I kept trying to get into his mind today during math. I wanted to know what the delay was when I asked him to write the problem on the screen to his paper. Some (former teachers, family, and friends) might think this is a discipline issue. Well I’m here to tell you I am seeing first hand and it is not a discipline issue. He was unable to communicate to me what the delay was. After over 20 hours of research at least (no kidding), it is noted that children with written expression problems, comprehension problems, and processing speed problems have difficulty moving words/problems from books to papers or from minds to paper. Ex: JD had the option to mark in his test book instead of coloring in the bubble sheet. I guess there were lots of mistakes from other ADHD kids too. So I understood a delay, but wow add a frustrated student and it tends to get a bit longer.

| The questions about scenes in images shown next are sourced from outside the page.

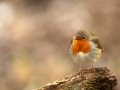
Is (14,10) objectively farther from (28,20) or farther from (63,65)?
(63,65)

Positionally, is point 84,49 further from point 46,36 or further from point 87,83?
point 46,36

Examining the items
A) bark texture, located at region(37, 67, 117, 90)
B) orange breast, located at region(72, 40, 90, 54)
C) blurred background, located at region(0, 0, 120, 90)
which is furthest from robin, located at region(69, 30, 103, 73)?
blurred background, located at region(0, 0, 120, 90)

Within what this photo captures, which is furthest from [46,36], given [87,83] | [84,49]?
[87,83]

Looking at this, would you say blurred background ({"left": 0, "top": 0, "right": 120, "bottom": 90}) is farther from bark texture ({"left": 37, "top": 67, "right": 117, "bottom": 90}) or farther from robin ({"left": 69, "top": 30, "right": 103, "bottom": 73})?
bark texture ({"left": 37, "top": 67, "right": 117, "bottom": 90})

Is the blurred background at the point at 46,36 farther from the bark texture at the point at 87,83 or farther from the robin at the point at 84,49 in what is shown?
the bark texture at the point at 87,83

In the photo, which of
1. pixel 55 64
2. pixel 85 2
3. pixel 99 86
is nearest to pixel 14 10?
pixel 85 2
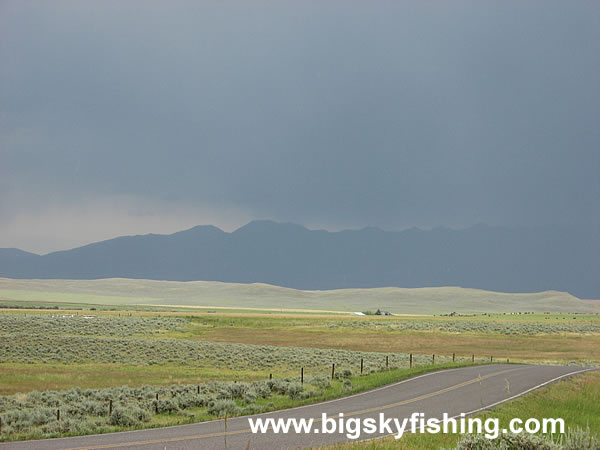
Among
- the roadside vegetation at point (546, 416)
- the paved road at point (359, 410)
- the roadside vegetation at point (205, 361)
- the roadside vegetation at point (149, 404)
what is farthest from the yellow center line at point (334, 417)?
the roadside vegetation at point (149, 404)

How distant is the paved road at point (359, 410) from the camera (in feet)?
54.0

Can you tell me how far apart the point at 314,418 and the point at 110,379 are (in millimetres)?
20358

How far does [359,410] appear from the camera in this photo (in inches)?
862

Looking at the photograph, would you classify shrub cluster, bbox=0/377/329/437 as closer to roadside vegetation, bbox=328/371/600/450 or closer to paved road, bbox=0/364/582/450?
paved road, bbox=0/364/582/450

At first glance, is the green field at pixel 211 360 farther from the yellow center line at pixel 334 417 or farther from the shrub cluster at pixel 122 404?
the yellow center line at pixel 334 417

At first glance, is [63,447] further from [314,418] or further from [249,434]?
[314,418]

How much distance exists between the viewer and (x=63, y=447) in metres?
16.1

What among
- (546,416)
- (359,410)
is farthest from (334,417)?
(546,416)

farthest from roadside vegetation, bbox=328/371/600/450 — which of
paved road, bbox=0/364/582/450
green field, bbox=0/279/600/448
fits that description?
paved road, bbox=0/364/582/450

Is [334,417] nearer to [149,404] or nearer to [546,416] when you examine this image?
[546,416]

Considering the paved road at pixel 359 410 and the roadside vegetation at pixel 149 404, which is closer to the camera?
the paved road at pixel 359 410

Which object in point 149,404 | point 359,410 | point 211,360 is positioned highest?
point 359,410

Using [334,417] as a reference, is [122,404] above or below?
below

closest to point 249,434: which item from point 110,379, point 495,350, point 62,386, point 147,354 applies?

I also had to play the role of psychologist today. I said, "Why do you lock and get so frustrated when asked to write something?" He couldn't tell me. I said, "What are you FEELING? Sad, angry, lonely, frustrated?" He was too embarrassed to answer. I said, "Are you mad at me for making you write things out instead of keeping all those numbers in your head?" Yes he was. (FINALLY! A break through.) I said, "Well, once you show me you CAN do it, I will write the rest. But get used to writing because I can't do it for you during your annual test." (Again trying to figure out what is important here...solving the math problem, not the writing.)
The military taught me when you have bad news (EX: math meltdown) to deliver, follow it up with something positive. So here goes...social studies today was a blast! We hung our new 50 states wall map (that he found at the store and said we needed) and placed push pins on different states. Get ready...he created (WROTE!) a legend for us (without me telling him to) I know right? We sang the 50 Nifty United States song together at least three times, and finally did a USA puzzle. So while there was MAJOR bump in the road, we did have some great bonding time. He asked me to do the puzzle with him and I excused myself to go make us lunch. Before you know it I was down on the ground assembling the edges. He commented, "You know I pulled you into this right?" (Oh little Mr. Hyder...love ya.)
I love my gift from God and this job is GREAT. (I get paid in hugs, kisses, and "I love you's...even today!)